Source text.
..............................
Eric Hughes writes:
It has also been examined by four cryptologists (professional and/or credentialed) not involved in its development, and it was ridiculed by none of them.
I hear the sounds of autonecrothaphty (digging one's own grave). Was it recommended by any of them, and did any of the test it?
It's true I'm going out on a limb here, but the potential benefit to the world is a new cryptosystem of some value (a deliberately modest claim). And one that was not designed by NSA complete with trapdoors. Anything new always meets with resistance. The description was run by the cryptanalysts for their comment. The consensus was that the method was probably strong, or at least not obviously weak, but that they had insufficient information to judge properly. You may disagree. You may not like the proposed method, but the real question is whether it works. In-house testing has been as rigorous as we can make it, but any outside cryptanalyst is welcome to take a shot at it.
The first task of a cryptanalyst is to discover what method of encryption was used.
Usually not. This often comes as collateral information related to the intercept. In the case of a PC seizure, having a manual lying around and an executable on the disk usually qualifies.
..............................
Given records.
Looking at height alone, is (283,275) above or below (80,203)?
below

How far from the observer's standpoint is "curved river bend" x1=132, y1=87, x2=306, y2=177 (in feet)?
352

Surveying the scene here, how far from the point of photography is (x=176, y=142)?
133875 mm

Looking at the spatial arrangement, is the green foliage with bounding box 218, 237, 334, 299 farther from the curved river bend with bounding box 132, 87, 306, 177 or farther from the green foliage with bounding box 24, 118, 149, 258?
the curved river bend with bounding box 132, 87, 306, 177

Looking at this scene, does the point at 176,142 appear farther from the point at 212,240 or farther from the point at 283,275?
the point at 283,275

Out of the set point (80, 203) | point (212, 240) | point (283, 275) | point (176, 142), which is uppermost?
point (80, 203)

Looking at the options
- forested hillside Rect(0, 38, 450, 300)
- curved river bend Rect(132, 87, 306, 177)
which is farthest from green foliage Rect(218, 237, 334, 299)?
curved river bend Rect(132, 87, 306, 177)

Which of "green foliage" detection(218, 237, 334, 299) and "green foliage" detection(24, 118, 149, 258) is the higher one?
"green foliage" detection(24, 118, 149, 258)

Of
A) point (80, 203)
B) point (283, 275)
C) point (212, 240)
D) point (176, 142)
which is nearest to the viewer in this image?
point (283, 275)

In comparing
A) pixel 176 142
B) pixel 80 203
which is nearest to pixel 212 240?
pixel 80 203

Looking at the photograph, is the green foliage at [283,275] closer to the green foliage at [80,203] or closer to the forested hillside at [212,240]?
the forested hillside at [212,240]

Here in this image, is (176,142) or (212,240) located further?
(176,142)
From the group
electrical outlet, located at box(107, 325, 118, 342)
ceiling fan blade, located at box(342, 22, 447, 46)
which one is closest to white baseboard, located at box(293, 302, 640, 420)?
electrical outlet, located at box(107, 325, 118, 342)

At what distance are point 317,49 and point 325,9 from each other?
..............................
Complete the following.
1. From the cryptosystem discussion placed above the items, print the passage starting at "It's true I'm" and ending at "encryption was used.".
2. According to the cryptosystem discussion above the items, what was the cryptanalysts' consensus about the method?

Solutions.
1.
It's true I'm going out on a limb here, but the potential benefit to the world is a new cryptosystem of some value (a deliberately modest claim). And one that was not designed by NSA complete with trapdoors. Anything new always meets with resistance. The description was run by the cryptanalysts for their comment. The consensus was that the method was probably strong, or at least not obviously weak, but that they had insufficient information to judge properly. You may disagree. You may not like the proposed method, but the real question is whether it works. In-house testing has been as rigorous as we can make it, but any outside cryptanalyst is welcome to take a shot at it.
The first task of a cryptanalyst is to discover what method of encryption was used.

2. The method was probably strong, or at least not obviously weak, but they had insufficient information to judge properly.